_Excerpted text_:
Taylor named director of National Survey of Student Engagement

Leonard Taylor has been named director of the National Survey of Student Engagement (NSSE). The appointment begins in July. He will also join the Higher Education and Student Affairs program as an associate professor. 

Taylor’s work focuses on investigating and improving how student success commitments are enacted at higher education institutions. Through research, teaching and consulting, he works to understand and interrogate how administrators, faculty and staff members, and other post-secondary stakeholders use research, data and promising practices to enhance post-secondary outcomes. His work has been funded through the National Science Foundation, the Bill and Melinda Gates Foundation, Lumina Foundation, College Student Educators International (ACPA), as well as other national and local entities. 

“I am very excited to join the IU community during this next chapter of my journey. IU, specifically the Higher Education Student Affairs (HESA) program and National Survey of Student Engagement, have made an indelible impact on higher education scholarship and practice. I am excited to be part of such a rich academic environment with such wonderful colleagues. As a student success scholar, I am especially excited for the opportunity to lead NSSE and its talented team in supporting the quality and vitality of colleges and universities,” Taylor said.

_Records from a data source_:
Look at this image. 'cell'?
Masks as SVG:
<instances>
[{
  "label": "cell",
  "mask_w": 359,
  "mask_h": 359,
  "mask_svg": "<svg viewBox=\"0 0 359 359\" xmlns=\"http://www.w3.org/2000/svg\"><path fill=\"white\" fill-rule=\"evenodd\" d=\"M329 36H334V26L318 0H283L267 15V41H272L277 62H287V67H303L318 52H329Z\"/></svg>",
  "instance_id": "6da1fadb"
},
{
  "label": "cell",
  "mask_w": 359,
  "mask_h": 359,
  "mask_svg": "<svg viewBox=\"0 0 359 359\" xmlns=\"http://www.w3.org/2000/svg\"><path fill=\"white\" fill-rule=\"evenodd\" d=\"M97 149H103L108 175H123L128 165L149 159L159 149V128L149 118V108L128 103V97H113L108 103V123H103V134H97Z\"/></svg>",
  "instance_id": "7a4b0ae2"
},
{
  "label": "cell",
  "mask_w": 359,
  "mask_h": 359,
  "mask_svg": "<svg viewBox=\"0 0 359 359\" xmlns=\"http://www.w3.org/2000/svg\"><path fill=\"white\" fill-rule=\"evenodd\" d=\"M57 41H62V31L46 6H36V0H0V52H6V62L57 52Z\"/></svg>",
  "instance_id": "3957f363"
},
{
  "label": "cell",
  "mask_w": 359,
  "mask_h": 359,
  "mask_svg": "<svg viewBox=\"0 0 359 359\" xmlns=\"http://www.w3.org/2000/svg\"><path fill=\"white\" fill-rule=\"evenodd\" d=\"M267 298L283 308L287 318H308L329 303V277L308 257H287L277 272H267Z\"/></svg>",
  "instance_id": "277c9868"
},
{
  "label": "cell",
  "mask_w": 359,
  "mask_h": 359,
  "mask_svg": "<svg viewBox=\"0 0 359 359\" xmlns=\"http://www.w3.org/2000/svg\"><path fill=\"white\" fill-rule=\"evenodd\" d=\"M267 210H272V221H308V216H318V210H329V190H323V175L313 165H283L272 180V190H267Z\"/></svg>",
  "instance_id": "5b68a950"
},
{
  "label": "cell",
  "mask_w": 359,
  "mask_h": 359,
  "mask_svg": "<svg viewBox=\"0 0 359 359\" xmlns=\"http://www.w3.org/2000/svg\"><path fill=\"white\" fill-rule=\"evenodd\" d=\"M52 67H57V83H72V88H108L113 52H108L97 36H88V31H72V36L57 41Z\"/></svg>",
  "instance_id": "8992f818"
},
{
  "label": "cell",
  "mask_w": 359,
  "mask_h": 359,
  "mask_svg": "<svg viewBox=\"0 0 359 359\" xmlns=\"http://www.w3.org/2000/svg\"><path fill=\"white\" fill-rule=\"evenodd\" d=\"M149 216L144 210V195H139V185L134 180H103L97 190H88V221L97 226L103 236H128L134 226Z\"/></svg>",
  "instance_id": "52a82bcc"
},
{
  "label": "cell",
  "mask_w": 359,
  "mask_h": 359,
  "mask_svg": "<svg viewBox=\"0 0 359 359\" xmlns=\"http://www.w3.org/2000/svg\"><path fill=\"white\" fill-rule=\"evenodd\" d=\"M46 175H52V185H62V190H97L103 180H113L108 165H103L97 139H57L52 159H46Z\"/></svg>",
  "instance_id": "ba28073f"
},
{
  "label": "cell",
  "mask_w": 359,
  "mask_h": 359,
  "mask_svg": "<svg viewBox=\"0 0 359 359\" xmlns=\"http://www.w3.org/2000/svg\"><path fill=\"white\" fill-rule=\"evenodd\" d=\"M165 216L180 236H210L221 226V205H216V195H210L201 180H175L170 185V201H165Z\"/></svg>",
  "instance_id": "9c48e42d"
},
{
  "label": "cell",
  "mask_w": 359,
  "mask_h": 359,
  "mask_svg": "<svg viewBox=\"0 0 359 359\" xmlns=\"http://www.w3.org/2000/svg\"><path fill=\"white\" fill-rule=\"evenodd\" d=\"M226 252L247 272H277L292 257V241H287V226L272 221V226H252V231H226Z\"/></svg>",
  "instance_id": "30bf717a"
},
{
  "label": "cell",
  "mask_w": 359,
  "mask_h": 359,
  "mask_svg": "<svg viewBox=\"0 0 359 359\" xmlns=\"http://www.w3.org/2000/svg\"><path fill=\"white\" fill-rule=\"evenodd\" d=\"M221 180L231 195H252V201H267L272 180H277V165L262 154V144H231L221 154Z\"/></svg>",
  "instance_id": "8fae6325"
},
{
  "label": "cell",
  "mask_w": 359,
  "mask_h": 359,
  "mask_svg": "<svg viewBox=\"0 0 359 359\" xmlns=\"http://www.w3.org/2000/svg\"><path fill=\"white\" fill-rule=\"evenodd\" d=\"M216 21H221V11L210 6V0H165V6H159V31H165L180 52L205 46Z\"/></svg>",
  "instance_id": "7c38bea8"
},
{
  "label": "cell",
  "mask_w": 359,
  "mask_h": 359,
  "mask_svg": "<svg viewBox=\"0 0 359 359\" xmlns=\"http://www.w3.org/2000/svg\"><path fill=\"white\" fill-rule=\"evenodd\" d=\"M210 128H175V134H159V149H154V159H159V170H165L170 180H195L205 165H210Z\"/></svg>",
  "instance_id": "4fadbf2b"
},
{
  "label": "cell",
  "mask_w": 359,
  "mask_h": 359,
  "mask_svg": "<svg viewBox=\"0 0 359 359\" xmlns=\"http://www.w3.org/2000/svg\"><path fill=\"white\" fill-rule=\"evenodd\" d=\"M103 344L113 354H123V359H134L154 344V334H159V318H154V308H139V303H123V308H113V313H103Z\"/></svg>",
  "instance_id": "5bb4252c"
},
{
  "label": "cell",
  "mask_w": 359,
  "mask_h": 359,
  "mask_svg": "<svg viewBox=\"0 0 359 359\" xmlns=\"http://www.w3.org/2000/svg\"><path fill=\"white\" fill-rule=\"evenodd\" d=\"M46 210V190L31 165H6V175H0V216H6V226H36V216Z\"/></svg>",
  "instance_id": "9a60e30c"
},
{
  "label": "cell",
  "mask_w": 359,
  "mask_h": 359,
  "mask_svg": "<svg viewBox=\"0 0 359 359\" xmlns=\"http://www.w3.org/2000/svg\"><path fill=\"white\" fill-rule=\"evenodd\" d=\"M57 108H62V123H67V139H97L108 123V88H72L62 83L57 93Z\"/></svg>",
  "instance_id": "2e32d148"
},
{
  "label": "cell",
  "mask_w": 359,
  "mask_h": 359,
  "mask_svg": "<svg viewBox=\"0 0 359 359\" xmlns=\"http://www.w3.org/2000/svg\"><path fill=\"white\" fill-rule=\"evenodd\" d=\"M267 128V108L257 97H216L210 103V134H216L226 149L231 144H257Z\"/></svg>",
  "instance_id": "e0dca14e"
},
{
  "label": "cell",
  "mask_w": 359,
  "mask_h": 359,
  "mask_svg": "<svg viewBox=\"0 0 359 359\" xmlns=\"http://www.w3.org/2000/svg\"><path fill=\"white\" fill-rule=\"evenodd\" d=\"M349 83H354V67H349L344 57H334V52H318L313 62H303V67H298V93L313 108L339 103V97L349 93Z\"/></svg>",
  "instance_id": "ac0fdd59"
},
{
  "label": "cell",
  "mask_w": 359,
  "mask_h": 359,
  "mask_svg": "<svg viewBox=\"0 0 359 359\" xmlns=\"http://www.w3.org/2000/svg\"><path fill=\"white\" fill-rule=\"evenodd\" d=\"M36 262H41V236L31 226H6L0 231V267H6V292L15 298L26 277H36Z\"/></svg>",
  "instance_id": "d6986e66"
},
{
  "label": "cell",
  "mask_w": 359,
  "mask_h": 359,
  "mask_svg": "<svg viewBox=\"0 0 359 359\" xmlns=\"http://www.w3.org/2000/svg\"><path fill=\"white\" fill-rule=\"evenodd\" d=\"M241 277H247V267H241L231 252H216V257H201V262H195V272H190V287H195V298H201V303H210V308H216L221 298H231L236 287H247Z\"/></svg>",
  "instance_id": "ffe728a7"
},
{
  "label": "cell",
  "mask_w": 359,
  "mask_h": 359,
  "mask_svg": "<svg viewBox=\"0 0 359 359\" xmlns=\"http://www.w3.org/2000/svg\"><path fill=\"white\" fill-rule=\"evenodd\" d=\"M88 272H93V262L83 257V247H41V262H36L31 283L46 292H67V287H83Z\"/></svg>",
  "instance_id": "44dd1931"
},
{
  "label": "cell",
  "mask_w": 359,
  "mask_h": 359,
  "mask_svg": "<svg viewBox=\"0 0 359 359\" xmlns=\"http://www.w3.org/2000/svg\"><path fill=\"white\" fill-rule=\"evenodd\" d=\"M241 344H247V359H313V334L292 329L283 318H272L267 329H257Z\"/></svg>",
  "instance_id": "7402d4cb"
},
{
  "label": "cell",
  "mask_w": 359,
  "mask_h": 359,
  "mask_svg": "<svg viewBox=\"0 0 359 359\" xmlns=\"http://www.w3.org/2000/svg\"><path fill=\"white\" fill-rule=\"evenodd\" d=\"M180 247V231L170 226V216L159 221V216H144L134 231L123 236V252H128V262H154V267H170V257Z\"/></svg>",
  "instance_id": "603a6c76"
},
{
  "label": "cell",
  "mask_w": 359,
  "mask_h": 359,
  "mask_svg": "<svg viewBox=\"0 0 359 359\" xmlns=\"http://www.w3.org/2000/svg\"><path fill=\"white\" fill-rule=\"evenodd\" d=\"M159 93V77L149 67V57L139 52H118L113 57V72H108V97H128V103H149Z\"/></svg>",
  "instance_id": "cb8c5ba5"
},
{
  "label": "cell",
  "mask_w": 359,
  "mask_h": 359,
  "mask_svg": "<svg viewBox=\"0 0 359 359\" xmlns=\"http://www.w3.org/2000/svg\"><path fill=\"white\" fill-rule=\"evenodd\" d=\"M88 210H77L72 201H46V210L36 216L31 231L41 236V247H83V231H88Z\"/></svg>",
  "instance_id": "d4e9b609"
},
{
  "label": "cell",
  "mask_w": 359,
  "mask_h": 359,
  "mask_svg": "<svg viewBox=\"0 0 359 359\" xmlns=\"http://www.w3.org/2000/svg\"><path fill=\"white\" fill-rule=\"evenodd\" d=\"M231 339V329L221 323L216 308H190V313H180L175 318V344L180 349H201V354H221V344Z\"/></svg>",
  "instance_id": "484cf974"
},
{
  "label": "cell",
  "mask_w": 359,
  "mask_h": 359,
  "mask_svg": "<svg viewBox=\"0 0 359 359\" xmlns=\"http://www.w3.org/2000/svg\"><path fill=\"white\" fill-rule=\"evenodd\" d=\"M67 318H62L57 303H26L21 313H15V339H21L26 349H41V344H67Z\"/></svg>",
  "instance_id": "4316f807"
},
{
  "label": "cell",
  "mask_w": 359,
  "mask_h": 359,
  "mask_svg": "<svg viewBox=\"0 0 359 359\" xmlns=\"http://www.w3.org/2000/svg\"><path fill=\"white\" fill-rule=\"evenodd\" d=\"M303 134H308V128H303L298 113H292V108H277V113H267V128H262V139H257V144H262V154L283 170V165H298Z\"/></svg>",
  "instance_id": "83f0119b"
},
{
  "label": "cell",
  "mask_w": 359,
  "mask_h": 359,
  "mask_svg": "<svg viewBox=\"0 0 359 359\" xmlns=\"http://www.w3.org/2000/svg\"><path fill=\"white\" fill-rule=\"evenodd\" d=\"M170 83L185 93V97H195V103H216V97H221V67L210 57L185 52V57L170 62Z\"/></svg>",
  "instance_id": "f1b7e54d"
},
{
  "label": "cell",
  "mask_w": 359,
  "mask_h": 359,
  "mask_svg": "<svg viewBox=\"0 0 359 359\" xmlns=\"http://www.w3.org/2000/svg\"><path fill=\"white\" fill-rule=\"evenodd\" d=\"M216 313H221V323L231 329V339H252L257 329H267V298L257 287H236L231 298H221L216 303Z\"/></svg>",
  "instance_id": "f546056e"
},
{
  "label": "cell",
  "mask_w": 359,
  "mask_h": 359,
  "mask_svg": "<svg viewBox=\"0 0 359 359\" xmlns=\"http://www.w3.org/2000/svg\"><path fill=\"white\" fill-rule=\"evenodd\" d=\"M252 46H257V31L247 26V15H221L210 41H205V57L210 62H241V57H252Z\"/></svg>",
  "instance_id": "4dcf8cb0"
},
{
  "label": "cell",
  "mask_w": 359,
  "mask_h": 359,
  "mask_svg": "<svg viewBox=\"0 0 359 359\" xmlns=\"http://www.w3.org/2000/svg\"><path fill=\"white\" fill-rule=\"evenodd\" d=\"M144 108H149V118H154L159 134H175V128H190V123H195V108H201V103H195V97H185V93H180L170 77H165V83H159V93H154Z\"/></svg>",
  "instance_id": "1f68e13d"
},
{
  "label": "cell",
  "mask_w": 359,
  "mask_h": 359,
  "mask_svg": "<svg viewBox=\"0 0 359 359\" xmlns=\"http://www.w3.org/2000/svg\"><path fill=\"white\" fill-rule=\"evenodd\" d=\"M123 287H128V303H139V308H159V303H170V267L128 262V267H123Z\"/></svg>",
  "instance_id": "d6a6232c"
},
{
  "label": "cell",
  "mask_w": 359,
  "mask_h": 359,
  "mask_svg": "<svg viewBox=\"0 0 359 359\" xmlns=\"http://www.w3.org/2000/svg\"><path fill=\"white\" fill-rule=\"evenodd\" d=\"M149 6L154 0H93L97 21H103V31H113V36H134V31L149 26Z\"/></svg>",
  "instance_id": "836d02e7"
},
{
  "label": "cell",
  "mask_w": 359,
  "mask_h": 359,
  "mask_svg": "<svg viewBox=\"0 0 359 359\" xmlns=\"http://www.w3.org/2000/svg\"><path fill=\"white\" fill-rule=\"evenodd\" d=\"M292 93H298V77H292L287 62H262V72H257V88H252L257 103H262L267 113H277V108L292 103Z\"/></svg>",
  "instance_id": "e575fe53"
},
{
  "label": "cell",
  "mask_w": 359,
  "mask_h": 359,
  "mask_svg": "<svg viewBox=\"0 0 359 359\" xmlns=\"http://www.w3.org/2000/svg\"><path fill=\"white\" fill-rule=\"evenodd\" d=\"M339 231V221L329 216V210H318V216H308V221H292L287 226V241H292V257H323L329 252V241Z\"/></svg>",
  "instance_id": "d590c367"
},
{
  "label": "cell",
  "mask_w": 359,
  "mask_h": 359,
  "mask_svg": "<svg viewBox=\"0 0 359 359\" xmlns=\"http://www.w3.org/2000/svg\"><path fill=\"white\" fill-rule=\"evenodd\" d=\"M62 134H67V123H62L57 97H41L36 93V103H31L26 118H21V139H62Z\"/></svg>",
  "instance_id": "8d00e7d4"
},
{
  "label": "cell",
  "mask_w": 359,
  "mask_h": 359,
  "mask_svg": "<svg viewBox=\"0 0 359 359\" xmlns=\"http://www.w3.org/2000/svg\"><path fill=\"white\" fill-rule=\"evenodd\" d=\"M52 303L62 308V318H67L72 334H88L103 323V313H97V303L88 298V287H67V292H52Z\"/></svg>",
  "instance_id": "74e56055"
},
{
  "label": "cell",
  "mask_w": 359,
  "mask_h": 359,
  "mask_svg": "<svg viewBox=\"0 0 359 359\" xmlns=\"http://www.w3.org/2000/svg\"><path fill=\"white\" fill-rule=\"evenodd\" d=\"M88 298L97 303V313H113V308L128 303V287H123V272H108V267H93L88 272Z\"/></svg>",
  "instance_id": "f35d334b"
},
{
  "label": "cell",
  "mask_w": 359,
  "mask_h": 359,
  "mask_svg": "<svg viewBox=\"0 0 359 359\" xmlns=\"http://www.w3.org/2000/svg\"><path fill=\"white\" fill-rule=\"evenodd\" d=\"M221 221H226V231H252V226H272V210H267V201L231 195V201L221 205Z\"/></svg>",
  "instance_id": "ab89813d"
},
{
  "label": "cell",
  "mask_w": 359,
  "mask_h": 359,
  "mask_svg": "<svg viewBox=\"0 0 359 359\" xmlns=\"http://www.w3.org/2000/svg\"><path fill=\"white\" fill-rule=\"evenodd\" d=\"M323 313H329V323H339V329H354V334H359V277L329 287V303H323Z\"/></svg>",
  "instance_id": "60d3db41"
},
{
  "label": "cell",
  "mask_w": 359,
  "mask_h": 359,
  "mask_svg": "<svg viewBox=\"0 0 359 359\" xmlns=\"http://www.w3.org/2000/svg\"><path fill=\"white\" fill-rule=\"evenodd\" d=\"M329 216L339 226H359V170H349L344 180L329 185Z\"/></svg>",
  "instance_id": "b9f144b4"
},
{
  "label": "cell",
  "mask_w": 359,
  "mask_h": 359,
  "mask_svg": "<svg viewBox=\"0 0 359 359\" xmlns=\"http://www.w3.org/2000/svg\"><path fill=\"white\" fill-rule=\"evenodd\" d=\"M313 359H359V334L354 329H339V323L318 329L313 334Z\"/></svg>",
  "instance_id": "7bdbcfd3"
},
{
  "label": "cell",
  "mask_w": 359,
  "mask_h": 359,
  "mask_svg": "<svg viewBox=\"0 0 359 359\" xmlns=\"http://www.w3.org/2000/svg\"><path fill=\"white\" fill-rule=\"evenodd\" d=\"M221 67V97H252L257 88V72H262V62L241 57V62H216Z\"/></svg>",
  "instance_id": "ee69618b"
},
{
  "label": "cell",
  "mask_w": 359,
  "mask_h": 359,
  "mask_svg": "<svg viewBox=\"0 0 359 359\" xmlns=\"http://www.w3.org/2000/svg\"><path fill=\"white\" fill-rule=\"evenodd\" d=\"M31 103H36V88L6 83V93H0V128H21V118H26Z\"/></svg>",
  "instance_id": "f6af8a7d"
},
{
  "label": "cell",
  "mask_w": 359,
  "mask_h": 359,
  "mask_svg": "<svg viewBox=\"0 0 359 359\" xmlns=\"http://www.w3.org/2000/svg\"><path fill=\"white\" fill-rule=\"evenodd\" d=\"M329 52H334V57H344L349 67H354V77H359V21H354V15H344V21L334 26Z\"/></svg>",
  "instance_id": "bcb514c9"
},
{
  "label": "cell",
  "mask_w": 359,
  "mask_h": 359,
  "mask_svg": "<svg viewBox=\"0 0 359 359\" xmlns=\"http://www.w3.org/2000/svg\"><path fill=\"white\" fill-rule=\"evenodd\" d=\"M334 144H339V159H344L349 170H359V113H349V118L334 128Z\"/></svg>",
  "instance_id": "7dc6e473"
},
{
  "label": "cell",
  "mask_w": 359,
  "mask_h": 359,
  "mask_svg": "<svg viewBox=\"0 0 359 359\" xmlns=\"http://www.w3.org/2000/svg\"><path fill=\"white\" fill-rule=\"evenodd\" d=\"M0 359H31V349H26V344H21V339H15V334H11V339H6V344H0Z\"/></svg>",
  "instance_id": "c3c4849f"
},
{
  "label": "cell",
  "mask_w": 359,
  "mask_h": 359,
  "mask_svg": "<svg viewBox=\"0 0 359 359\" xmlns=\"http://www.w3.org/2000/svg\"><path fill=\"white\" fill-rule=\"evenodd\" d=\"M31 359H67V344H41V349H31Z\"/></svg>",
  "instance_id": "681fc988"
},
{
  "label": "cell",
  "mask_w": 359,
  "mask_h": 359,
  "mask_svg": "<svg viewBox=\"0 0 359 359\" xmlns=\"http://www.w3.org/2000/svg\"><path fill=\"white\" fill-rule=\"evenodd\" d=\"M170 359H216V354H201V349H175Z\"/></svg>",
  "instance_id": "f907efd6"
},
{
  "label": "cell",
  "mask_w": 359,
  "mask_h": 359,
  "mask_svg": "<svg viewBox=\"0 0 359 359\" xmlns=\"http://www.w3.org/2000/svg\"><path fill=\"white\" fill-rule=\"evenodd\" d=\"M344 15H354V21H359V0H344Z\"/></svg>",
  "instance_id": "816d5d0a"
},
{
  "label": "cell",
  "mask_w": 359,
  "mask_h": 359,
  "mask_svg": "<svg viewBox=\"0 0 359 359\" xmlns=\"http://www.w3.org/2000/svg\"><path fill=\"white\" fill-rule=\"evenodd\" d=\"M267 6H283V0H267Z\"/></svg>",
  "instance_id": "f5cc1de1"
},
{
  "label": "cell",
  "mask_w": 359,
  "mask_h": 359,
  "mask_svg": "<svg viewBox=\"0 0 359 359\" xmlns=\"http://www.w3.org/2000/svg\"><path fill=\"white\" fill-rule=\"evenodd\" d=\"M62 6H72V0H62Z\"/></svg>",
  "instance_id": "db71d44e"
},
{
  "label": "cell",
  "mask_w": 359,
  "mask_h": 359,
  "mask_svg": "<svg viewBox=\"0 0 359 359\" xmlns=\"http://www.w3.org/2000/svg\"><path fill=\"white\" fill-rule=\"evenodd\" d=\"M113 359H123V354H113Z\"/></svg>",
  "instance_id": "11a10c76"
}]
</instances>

_Exercise tasks_:
a) Using the announcement of Taylor's appointment, decide whether each statement agrees with it, answering yes or no and quoting the deciding words: (i) Taylor's appointment begins in July. (ii) Taylor will join the Higher Education and Student Affairs program as a full professor. (iii) Lumina Foundation is among the funders of Taylor's work.
b) Carry the announcement of Taylor's appointment forward from the end of his quoted statement.
These records are separate material with no connection to the text.

_Task-by-task outputs_:
a)
(i) Yes: "The appointment begins in July."
(ii) No: "He will also join the Higher Education and Student Affairs program as an associate professor."
(iii) Yes: "His work has been funded through the National Science Foundation, the Bill and Melinda Gates Foundation, Lumina Foundation"

b)
NSSE, part of the Center for Postsecondary Research at the IU School of Education, is a trusted and widely used instrument for assessing the quality of undergraduate education. providing institutions diagnostic, actionable information that fosters and catalyzes evidence-based improvement efforts. NSSE annually collects information at hundreds of four-year colleges and universities about first-year and senior students' participation in programs and activities that institutions provide for their learning and personal development. The results provide an estimate of how undergraduates spend their time and what they gain from attending college.